I’ve spent much of my life trying to understand China, traveling there extensively, reading widely and thoroughly on the subject, and generally badgering my Chinese friends with questions about what’s going on inside the world’s most populous country.
So when I sat down to write my Ava Lee series, it seemed natural enough to have a Chinese-Canadian as my heroine. It also made sense to make her a forensic accountant—initially working as a debt collector in Asia—since it allowed me to tap into my many years of experience doing business there. Those experiences included exposure to bribery and other forms of corruption that were standard practice.
I tried to make the books as realistic as possible. The crimes and scams that Ava pursued usually had a basis in reality and I think that in most of the books I achieved a level of authenticity. But I’ve never been as challenged as I was when it came to writing Ava’s latest outing, The Princeling of Nanjing. The book’s subject is political corruption involving a member of China’s political elite. The challenge was to create fiction that matched the reality of the marriage between modern-day politics and corruption in China.
The word “corruption” can’t be used lightly when placed in a Chinese context. This isn’t the matter of a few thousand or even hundreds of thousands of dollars exchanging hands. It involves millions and then grows larger. What makes it even slightly wackier is when those sums are juxtaposed against the remuneration Chinese leaders officially receive. For example, the Premiere—the equivalent of the US President—is paid $650 a month. The other senior ministers—all members of the Politburo Standing Committee, something akin to a US cabinet—make $500 a month. Governors of China’s 23 provinces earn $400 a month.
These senior Chinese leaders, nearly all men, have been communists their entire lives. They’ve been raised and educated to honor and adhere to the party line. There are no rich inheritances in their background.
So how is it that they’re nearly all multimillionaires or, not uncommonly, billionaires?
For example, Xi Jinping, the current Premier and supposedly an anticorruption zealot, has an estimated worth of $500 million, but it’s probably more than that. His family owns 18 percent of the Jianxi Rare Earth and Rare Metal Tungsten Company, and that alone is valued at $250 million. They also own seven properties in Hong Kong, one worth $20 million.
But Xi has a way to go to catch Wen Jiabo, the former Premier. His family’s wealth is close to $3 billion. His mother, a 90-year-old retired schoolteacher, has somehow managed to amass assets worth $120 million.

Rows
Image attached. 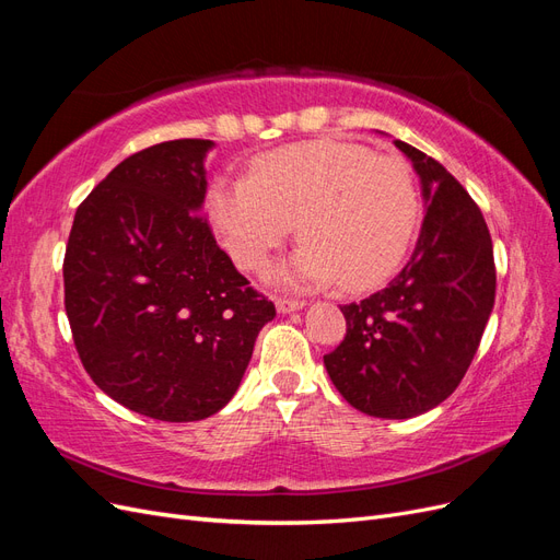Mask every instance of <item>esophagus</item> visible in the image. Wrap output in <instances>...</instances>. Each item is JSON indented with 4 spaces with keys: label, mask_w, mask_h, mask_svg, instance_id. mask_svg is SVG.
<instances>
[{
    "label": "esophagus",
    "mask_w": 560,
    "mask_h": 560,
    "mask_svg": "<svg viewBox=\"0 0 560 560\" xmlns=\"http://www.w3.org/2000/svg\"><path fill=\"white\" fill-rule=\"evenodd\" d=\"M303 306H306V301H299V299H278L276 301L278 313H294V311H301Z\"/></svg>",
    "instance_id": "obj_1"
}]
</instances>
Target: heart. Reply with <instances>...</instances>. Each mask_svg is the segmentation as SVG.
Returning <instances> with one entry per match:
<instances>
[{
	"instance_id": "b5f03b06",
	"label": "heart",
	"mask_w": 560,
	"mask_h": 560,
	"mask_svg": "<svg viewBox=\"0 0 560 560\" xmlns=\"http://www.w3.org/2000/svg\"><path fill=\"white\" fill-rule=\"evenodd\" d=\"M208 210L243 270H264L296 226L303 245L276 270L280 284L366 292L404 261L420 200L401 159L322 138L270 151L247 179L214 182Z\"/></svg>"
}]
</instances>
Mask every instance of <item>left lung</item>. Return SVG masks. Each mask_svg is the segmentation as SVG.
<instances>
[{
  "mask_svg": "<svg viewBox=\"0 0 560 560\" xmlns=\"http://www.w3.org/2000/svg\"><path fill=\"white\" fill-rule=\"evenodd\" d=\"M395 147L420 177L428 212L401 273L341 308L348 331L325 366L354 409L404 420L460 385L493 313L495 261L483 214L457 179L416 147Z\"/></svg>",
  "mask_w": 560,
  "mask_h": 560,
  "instance_id": "8db88e82",
  "label": "left lung"
}]
</instances>
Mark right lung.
I'll return each instance as SVG.
<instances>
[{
  "label": "right lung",
  "instance_id": "add662e5",
  "mask_svg": "<svg viewBox=\"0 0 560 560\" xmlns=\"http://www.w3.org/2000/svg\"><path fill=\"white\" fill-rule=\"evenodd\" d=\"M212 140L118 163L81 202L65 252V311L93 383L165 422L217 413L276 306L217 245L206 217Z\"/></svg>",
  "mask_w": 560,
  "mask_h": 560
}]
</instances>
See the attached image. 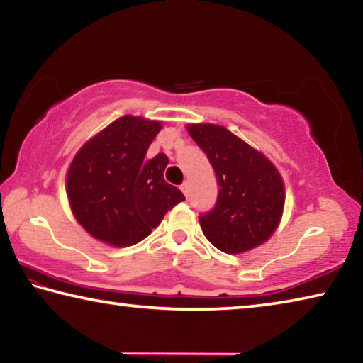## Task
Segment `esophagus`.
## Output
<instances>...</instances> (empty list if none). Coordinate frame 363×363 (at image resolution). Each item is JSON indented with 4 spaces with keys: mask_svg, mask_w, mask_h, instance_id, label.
Listing matches in <instances>:
<instances>
[{
    "mask_svg": "<svg viewBox=\"0 0 363 363\" xmlns=\"http://www.w3.org/2000/svg\"><path fill=\"white\" fill-rule=\"evenodd\" d=\"M181 190H182V192H184V195H189V182H184L182 184V186H181Z\"/></svg>",
    "mask_w": 363,
    "mask_h": 363,
    "instance_id": "esophagus-1",
    "label": "esophagus"
}]
</instances>
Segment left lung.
Returning <instances> with one entry per match:
<instances>
[{"instance_id":"left-lung-1","label":"left lung","mask_w":363,"mask_h":363,"mask_svg":"<svg viewBox=\"0 0 363 363\" xmlns=\"http://www.w3.org/2000/svg\"><path fill=\"white\" fill-rule=\"evenodd\" d=\"M187 131L206 153L219 187L216 205L199 216L205 237L229 255L259 247L284 211L285 189L277 168L224 126L200 123Z\"/></svg>"}]
</instances>
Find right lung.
<instances>
[{
    "mask_svg": "<svg viewBox=\"0 0 363 363\" xmlns=\"http://www.w3.org/2000/svg\"><path fill=\"white\" fill-rule=\"evenodd\" d=\"M158 121L125 115L89 139L73 158L67 195L75 219L97 240L131 247L144 240L186 196L164 181L168 157L145 158Z\"/></svg>",
    "mask_w": 363,
    "mask_h": 363,
    "instance_id": "obj_1",
    "label": "right lung"
}]
</instances>
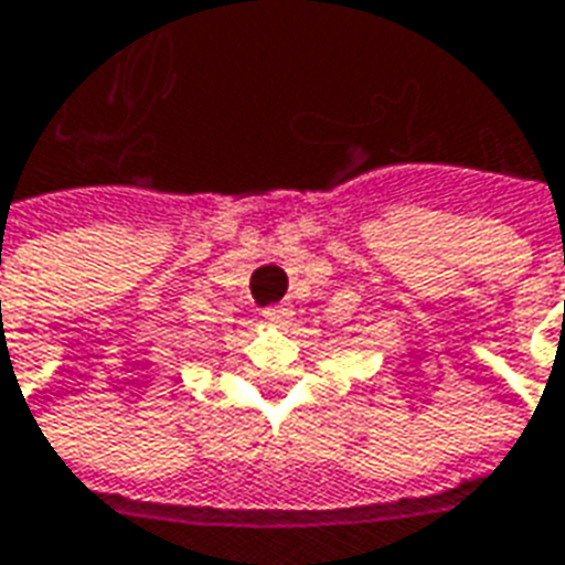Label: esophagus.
<instances>
[{
    "label": "esophagus",
    "mask_w": 565,
    "mask_h": 565,
    "mask_svg": "<svg viewBox=\"0 0 565 565\" xmlns=\"http://www.w3.org/2000/svg\"><path fill=\"white\" fill-rule=\"evenodd\" d=\"M260 317L269 322H287L292 317V308L290 305H266L260 308Z\"/></svg>",
    "instance_id": "1"
}]
</instances>
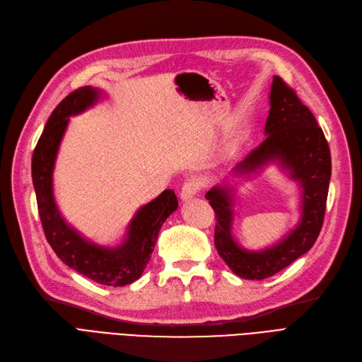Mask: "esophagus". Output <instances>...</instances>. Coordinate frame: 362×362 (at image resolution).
Here are the masks:
<instances>
[{"label": "esophagus", "instance_id": "esophagus-1", "mask_svg": "<svg viewBox=\"0 0 362 362\" xmlns=\"http://www.w3.org/2000/svg\"><path fill=\"white\" fill-rule=\"evenodd\" d=\"M199 190H201V185H199L197 181H194V180L185 181L182 184V189H181V193H180L181 199H182V201H190L192 197H194L199 193Z\"/></svg>", "mask_w": 362, "mask_h": 362}]
</instances>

Task
In the text above about corruption in China, how much do governors of China's provinces earn each month?

Task result
$400 a month.